There is another big surprise - if you've visited the demo site yet you'll have spotted it - Picsel allows you to rotate the screen from portrait to landscape, and back - with just a click. The point is that an awful lot of Web pages and other dodccuments are designed for viewing in landscape format, but most PDAs are in portrait.
This is the point where the demo goes wild. You can keep your first document open, and open another one. It can be a completely different format; most file formats on the PC are supported, including multimedia. So on top of a Word document from a Windows machine, you can overlay a moving video image. And you can listen to the audio track. And if you want, you can cut the one and paste it into the other.
As a real killer demo, they showed me a page which was a full-colour comic book page. It's the whole page, not just a bit. You can actually read each bubble, clearly, by zooming into it, and moving the page around with your stylus.

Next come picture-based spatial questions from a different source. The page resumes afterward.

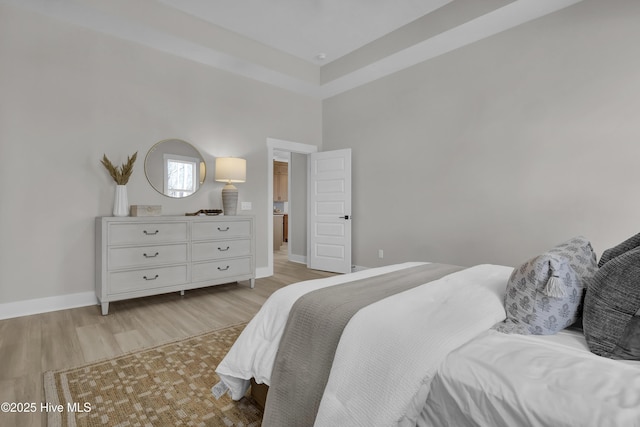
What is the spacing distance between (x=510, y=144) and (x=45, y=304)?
4.93 m

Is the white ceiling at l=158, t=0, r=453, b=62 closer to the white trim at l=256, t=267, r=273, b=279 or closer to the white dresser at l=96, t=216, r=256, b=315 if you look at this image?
the white dresser at l=96, t=216, r=256, b=315

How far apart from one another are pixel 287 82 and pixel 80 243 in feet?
11.0

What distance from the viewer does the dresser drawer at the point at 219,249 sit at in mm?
3600

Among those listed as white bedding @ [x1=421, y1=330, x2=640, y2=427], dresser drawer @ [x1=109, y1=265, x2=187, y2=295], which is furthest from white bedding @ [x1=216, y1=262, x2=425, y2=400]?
dresser drawer @ [x1=109, y1=265, x2=187, y2=295]

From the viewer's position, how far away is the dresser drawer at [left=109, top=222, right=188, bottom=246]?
10.1 ft

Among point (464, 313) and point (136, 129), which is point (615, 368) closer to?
point (464, 313)

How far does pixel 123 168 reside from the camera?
11.1 ft

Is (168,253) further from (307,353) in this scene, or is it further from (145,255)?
(307,353)

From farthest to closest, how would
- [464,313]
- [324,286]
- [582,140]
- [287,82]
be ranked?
[287,82], [582,140], [324,286], [464,313]

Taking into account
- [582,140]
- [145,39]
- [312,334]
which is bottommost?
[312,334]

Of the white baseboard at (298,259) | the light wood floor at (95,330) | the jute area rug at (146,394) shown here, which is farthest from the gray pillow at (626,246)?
the white baseboard at (298,259)

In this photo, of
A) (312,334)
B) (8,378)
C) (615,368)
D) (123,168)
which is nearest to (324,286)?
(312,334)

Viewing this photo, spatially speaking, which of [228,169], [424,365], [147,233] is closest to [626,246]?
[424,365]

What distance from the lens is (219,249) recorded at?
3.78 meters
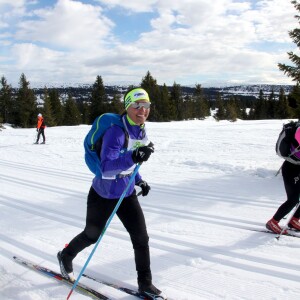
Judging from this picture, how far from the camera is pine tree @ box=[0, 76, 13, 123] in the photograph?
→ 54772mm

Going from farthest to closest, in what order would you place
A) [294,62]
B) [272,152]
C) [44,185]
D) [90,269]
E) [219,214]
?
1. [272,152]
2. [294,62]
3. [44,185]
4. [219,214]
5. [90,269]

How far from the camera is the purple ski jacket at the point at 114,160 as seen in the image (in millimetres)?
2727

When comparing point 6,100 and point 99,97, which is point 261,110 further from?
point 6,100

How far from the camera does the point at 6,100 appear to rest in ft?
181

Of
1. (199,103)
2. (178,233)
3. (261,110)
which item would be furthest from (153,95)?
(178,233)

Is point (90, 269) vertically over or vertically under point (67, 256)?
under

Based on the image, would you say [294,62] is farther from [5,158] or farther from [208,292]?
[5,158]

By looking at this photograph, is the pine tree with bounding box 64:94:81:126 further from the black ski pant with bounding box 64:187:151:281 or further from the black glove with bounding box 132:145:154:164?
the black glove with bounding box 132:145:154:164

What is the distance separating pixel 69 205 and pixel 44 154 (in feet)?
26.6

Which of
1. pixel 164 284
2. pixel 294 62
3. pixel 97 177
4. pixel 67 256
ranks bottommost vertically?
pixel 164 284

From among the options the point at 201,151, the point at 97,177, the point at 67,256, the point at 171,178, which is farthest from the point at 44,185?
the point at 201,151

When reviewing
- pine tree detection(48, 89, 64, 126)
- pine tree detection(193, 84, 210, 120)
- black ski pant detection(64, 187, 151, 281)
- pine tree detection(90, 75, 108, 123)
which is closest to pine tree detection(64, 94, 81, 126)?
pine tree detection(48, 89, 64, 126)

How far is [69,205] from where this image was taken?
686 centimetres

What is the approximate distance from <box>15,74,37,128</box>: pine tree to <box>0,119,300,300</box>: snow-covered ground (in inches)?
1656
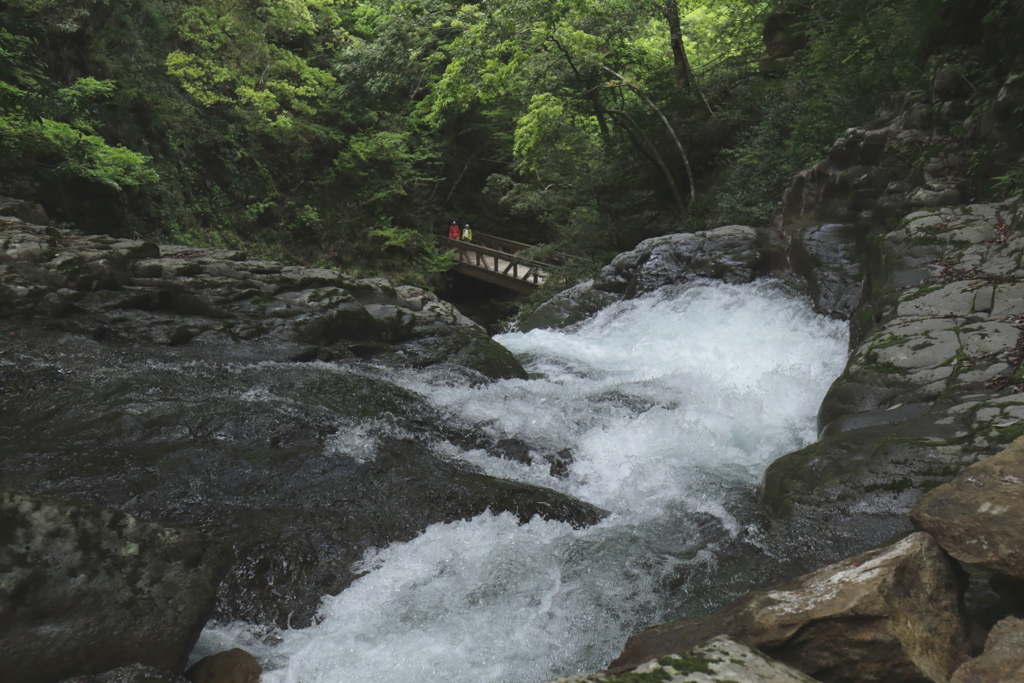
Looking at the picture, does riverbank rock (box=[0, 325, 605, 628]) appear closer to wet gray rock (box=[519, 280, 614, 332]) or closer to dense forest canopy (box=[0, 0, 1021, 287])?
dense forest canopy (box=[0, 0, 1021, 287])

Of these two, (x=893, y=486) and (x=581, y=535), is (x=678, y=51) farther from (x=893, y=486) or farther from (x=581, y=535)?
(x=581, y=535)

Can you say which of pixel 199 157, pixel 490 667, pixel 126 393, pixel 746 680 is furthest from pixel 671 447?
pixel 199 157

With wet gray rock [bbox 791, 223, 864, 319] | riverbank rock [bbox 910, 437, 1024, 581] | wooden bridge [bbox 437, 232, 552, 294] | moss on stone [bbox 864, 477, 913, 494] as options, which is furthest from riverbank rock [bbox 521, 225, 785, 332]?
riverbank rock [bbox 910, 437, 1024, 581]

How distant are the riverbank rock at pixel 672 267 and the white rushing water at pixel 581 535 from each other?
240 cm

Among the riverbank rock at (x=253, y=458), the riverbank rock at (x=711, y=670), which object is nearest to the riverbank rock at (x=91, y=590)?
the riverbank rock at (x=253, y=458)

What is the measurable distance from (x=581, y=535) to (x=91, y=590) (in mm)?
2547

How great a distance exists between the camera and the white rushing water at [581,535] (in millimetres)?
2902

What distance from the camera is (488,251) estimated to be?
63.1ft

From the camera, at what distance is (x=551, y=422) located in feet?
19.9

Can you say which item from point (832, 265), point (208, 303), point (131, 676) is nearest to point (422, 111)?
point (208, 303)

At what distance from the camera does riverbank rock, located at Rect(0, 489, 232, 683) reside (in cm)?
225

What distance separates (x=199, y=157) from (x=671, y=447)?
51.7ft

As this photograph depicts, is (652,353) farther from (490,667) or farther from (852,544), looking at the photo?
(490,667)

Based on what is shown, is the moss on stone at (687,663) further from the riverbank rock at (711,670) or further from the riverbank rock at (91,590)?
the riverbank rock at (91,590)
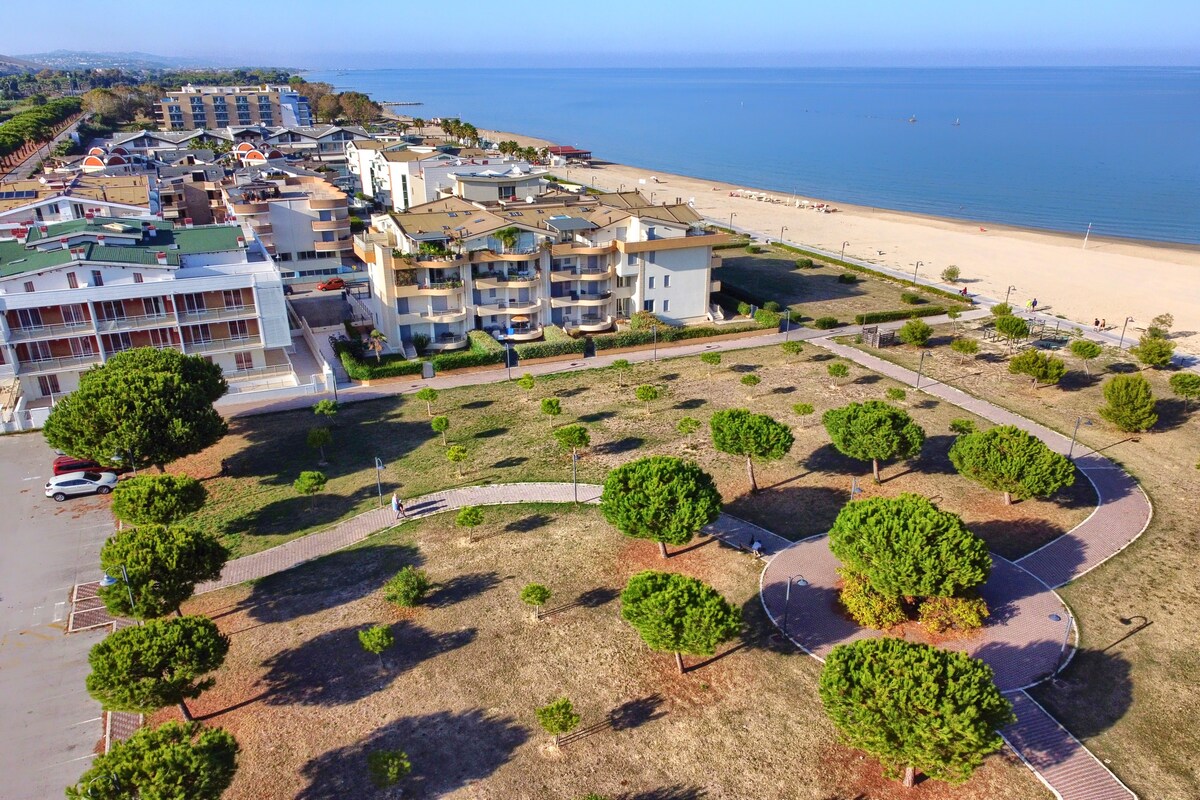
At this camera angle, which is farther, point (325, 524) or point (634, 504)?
point (325, 524)

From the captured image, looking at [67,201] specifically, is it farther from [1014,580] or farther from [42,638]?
[1014,580]

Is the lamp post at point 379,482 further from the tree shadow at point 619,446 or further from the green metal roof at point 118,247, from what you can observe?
the green metal roof at point 118,247

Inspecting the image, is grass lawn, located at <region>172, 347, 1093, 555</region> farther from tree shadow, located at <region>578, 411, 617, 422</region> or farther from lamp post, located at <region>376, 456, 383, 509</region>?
lamp post, located at <region>376, 456, 383, 509</region>

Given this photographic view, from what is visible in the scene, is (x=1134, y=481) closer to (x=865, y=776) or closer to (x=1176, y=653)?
(x=1176, y=653)

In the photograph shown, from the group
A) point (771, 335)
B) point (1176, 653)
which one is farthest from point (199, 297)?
point (1176, 653)

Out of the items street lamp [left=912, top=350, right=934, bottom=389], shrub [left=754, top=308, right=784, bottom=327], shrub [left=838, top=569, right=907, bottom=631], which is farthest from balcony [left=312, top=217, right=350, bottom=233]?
shrub [left=838, top=569, right=907, bottom=631]

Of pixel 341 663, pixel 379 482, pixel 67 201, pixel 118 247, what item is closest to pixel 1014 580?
pixel 341 663

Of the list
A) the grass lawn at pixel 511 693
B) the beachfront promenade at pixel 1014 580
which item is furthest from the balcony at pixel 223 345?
the grass lawn at pixel 511 693
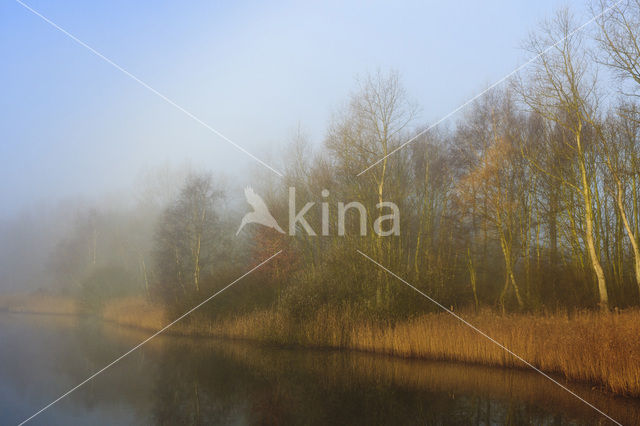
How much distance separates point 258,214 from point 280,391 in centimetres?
1724

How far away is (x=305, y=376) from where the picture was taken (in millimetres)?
13852

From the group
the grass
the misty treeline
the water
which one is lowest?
the water

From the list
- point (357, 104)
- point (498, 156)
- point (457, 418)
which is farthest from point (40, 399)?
point (498, 156)

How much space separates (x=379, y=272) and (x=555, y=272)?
8.85 m

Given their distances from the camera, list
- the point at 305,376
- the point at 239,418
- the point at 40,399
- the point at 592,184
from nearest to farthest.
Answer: the point at 239,418, the point at 40,399, the point at 305,376, the point at 592,184

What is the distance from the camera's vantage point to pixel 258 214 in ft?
94.0

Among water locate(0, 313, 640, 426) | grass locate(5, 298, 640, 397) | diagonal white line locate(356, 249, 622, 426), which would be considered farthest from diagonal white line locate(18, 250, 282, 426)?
diagonal white line locate(356, 249, 622, 426)

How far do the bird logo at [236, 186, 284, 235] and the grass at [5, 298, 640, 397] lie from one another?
20.5ft

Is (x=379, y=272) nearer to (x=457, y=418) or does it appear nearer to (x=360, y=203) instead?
(x=360, y=203)

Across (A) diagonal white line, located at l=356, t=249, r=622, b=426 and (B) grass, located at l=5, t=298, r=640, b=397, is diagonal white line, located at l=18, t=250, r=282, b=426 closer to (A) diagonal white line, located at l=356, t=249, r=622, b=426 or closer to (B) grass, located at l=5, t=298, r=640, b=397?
(B) grass, located at l=5, t=298, r=640, b=397

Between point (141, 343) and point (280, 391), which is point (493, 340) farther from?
point (141, 343)

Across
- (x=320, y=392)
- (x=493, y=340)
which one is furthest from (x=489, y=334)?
(x=320, y=392)

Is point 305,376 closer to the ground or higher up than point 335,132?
closer to the ground

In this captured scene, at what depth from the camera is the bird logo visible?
26.2 metres
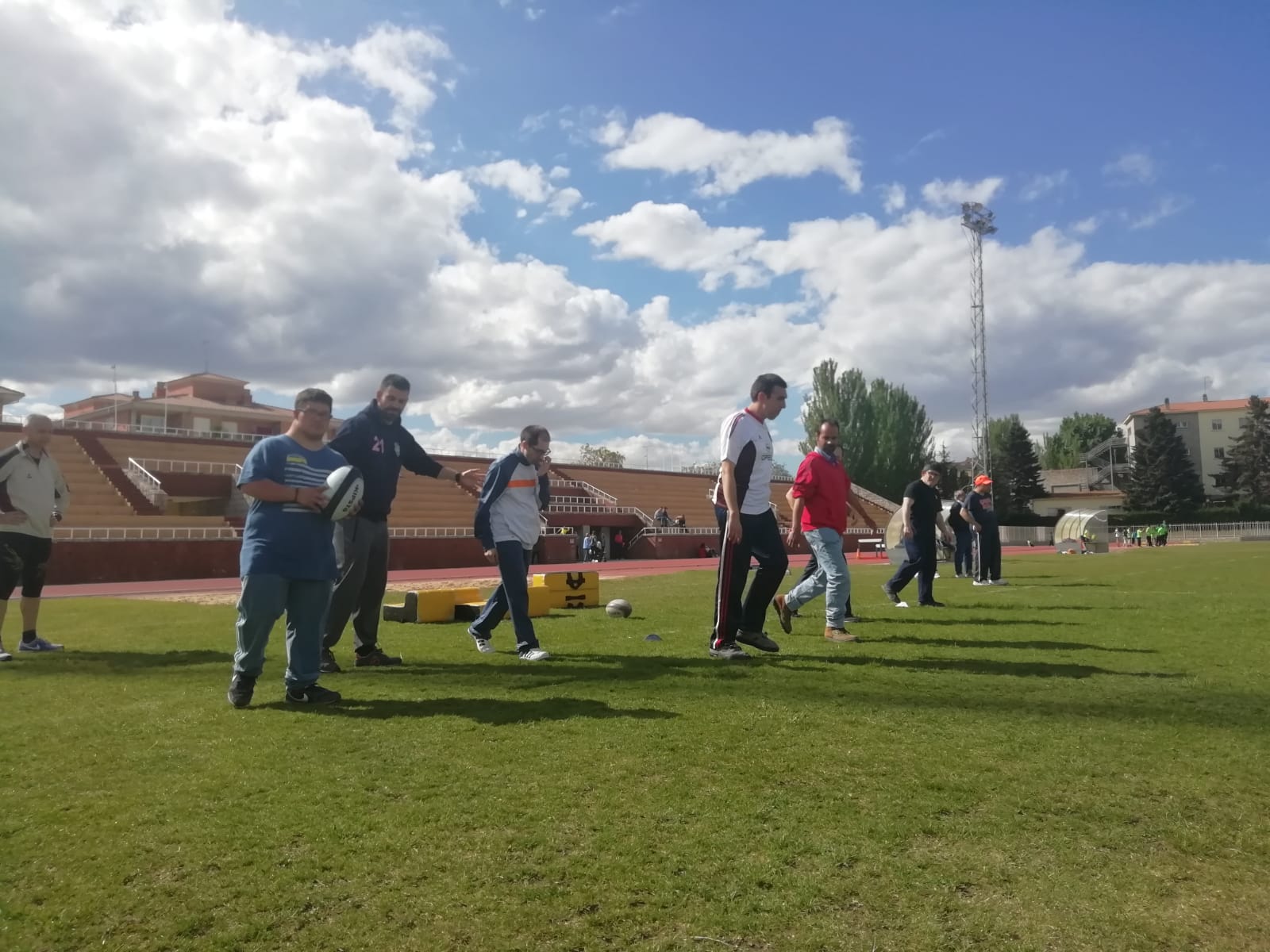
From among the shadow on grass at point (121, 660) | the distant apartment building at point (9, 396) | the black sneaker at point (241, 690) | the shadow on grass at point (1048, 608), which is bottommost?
the shadow on grass at point (121, 660)

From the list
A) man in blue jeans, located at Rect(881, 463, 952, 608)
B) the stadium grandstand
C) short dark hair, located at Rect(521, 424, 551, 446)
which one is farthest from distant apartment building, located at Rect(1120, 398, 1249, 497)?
short dark hair, located at Rect(521, 424, 551, 446)

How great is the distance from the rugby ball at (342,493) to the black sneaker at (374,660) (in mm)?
1683

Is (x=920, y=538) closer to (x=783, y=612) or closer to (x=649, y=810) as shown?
(x=783, y=612)

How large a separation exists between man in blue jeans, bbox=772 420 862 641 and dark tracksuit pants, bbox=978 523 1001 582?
25.2 ft

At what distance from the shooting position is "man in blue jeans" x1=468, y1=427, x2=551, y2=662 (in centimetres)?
634

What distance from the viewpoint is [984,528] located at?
46.8ft

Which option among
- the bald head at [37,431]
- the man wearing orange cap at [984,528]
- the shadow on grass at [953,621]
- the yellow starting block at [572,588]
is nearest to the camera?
the bald head at [37,431]

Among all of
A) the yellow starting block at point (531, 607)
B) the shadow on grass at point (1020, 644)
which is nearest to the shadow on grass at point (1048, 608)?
the shadow on grass at point (1020, 644)

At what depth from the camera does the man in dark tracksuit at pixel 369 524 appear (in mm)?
5902

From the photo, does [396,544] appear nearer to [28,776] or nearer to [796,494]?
[796,494]

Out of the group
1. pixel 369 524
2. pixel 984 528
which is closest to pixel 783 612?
pixel 369 524

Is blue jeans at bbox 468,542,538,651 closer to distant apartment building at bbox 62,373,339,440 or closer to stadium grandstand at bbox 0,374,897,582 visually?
stadium grandstand at bbox 0,374,897,582

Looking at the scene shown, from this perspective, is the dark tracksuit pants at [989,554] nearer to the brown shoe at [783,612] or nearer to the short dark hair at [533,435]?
the brown shoe at [783,612]

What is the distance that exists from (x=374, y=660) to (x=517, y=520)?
1.44m
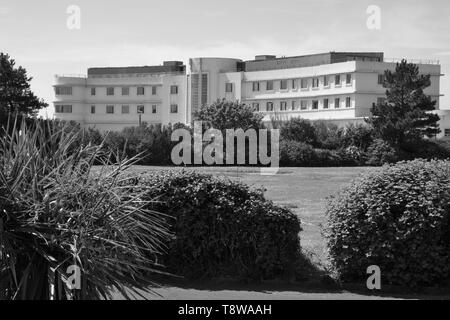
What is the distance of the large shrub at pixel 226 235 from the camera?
13.4 meters

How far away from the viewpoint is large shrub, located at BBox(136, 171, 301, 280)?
13383 mm

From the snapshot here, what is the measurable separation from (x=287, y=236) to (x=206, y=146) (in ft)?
194

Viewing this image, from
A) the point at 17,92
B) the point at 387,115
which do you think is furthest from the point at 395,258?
the point at 17,92

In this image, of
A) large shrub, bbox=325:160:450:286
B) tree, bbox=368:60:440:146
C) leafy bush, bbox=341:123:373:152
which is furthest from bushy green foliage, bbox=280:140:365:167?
large shrub, bbox=325:160:450:286

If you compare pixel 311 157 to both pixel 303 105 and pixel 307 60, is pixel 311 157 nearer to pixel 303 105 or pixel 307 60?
pixel 303 105

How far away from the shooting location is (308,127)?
87.1 metres

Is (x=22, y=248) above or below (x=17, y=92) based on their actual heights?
below

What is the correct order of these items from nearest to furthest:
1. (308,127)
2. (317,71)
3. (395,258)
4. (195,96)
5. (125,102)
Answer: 1. (395,258)
2. (308,127)
3. (317,71)
4. (195,96)
5. (125,102)

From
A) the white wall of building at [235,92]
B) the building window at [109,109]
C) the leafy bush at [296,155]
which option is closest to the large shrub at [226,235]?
the leafy bush at [296,155]

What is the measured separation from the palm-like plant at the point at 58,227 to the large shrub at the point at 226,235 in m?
5.95

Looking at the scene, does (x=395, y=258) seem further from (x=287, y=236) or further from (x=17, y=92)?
(x=17, y=92)

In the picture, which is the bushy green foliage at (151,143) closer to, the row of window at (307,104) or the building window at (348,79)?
the row of window at (307,104)

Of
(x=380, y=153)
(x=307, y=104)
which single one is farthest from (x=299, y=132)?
(x=307, y=104)

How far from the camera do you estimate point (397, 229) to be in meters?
12.6
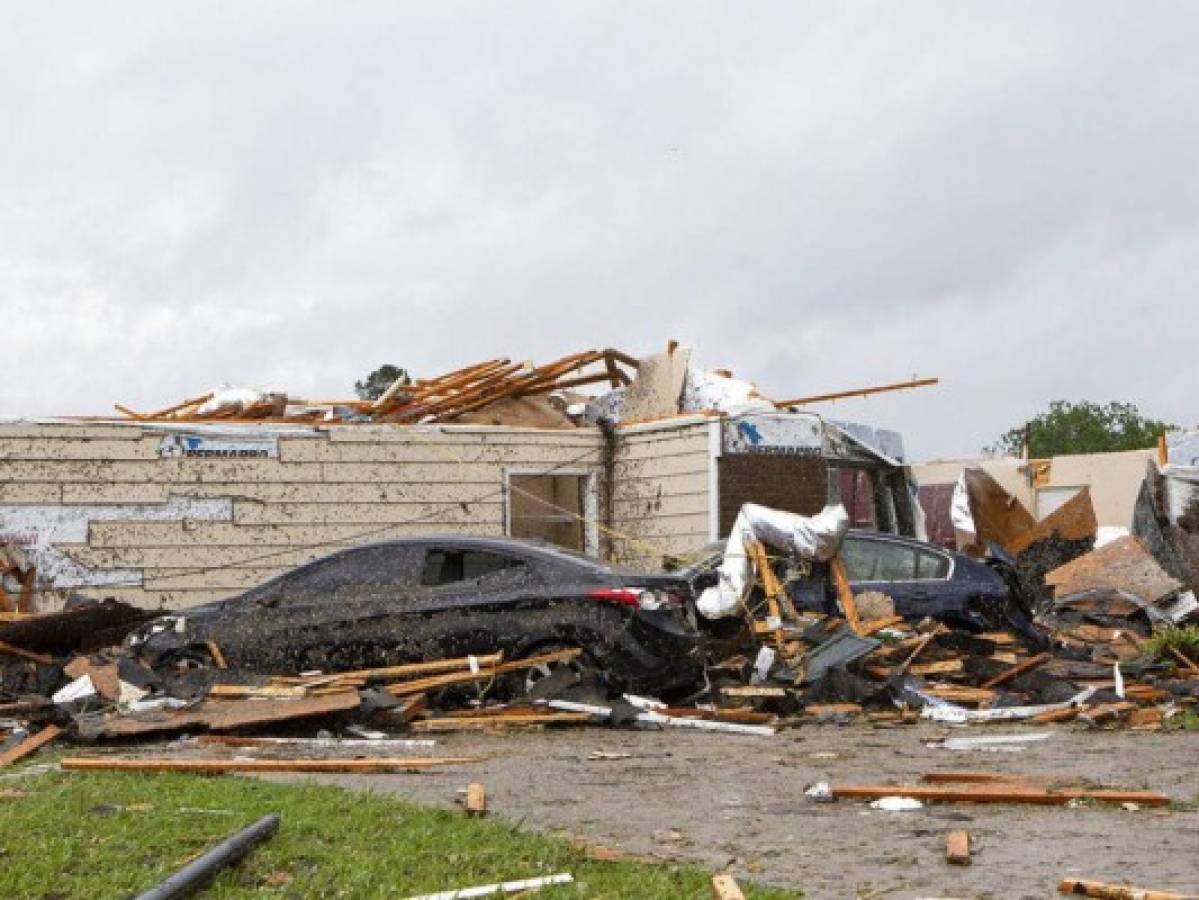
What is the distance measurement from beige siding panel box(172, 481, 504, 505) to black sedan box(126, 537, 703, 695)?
5.16m

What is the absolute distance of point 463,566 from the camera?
1321cm

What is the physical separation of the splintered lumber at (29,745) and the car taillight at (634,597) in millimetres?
4264

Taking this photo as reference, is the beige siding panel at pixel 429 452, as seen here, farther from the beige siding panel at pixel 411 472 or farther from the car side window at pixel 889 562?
the car side window at pixel 889 562

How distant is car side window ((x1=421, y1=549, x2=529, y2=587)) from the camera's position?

And the centre frame, instead of being the bit where Spiderman kisses the wrong girl, is a full-motion, interactive game of Doom! - again, zoomable, adjustable, and - they swear - playable.
The bad news is pretty easy to get across; you can't buy it.
"We don't have a user licence model for this," Scott McBain confessed. "We're selling this to designers of portable devices, and we hope that several of them will announce products this year."
McBain says that Picsel already has four licences signed. "We have signed deals with Samsung, based on next generation smartphones; they'll be involved with Casio, NTT Docomo, NEC, Sony, Toshiba, Canon; and we've also signed partnerships with Intel and ARM and third parties like B Squared and Omron in the Far East."
The company is working towards licensing its software directly to carriers "and we are now involved with set top boxes, printers, projectors, digital cameras; wherever there's a screen or a printer that needs to be driven, we can bring 'democracy of access' to the device," concluded McBain.
The founders are all old Acorn veterans, working with the ARM family of processors before the first mobile phones appeared with ARM chips in them, and very expert at working in small RAM footprints with slow processors.
I haven't seen anything to match this for years, and I suspect it will make pocket computers useable and acceptable to people who would otherwise never have touched them.
In particular, it is the breakthrough everybody over 35 has been looking for - the "instant zoom" means no more fiddling about for your reading glasses.